-- Поставленная задача A --
Изложи фрагмент текста о Китеже и «Парсифале» в двух предложениях.
-- Поставленная задача B --
Обнови фрагмент текста о Китеже и «Парсифале»: перепиши всё от «Говоря далее о» и ниже до «эти мистериальные действа.», поставив «святилища Грааля» вместо «храма Св. Грааля».

-- Фрагмент текста --
>>>>>

Говоря далее о преемственности между «Китежем» и «Парсифа-лем», остается показать, что в тех же отношениях пребывали и сакральные сценические пространства града Китежа и храма Св. Грааля, организующие эти мистериальные действа.

Оформление сакрального пространства Китежа - концептуальный нерв работы соавторов оперы, где важен даже такой внемузыкальный элемент, как ремарки: все в них, по убеждению Римского-Корсакова, должно быть спроецировано в пропеваемый со сцены текст (15,

с. 377). Этот слой музыкально-драматургической концепции уже лежит полностью в области филологии. Финальная картина в точности воспроизводит жилую среду из русских былин. Одновременно эсхатологический цикл, которому подчинено развитие китежской символики, приводит к нагнетанию ветхозаветных элементов, дающих, в сочетании с новозаветным Успенским собором, внятные аллюзии на комплекс Иерусалимского храма, - именно такова традиционная структура апокрифического земного рая (9, с. 244). Но и даже столь новая для искусства и национально самобытная идея, явившись в сфере музыкальной драмы, проникнута опытом «Парсифаля».

<<<<<

-- Блок данных --
>>>>>

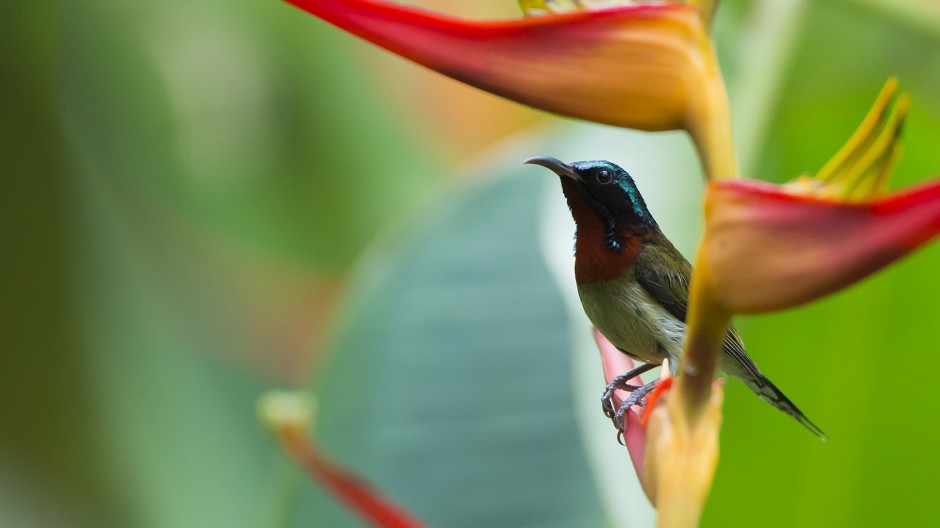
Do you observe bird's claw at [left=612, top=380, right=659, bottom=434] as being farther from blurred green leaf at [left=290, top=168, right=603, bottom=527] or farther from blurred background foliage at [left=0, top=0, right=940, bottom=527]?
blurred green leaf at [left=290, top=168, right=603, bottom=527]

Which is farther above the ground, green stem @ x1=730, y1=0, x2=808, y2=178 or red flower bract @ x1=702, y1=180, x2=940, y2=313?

<<<<<

-- Полный ответ A --
Фрагмент показывает, что сакральные сценические пространства града Китежа и храма Св. Грааля связаны той же преемственностью, что и сами оперы. Оформление пространства Китежа составляет концептуальный нерв оперы: финальная картина воспроизводит жилую среду русских былин, ветхозаветные элементы вместе с Успенским собором отсылают к Иерусалимскому храму, и даже эта самобытная идея проникнута опытом «Парсифаля».

-- Полный ответ B --
Говоря далее о преемственности между «Китежем» и «Парсифа-лем», остается показать, что в тех же отношениях пребывали и сакральные сценические пространства града Китежа и святилища Грааля, организующие эти мистериальные действа.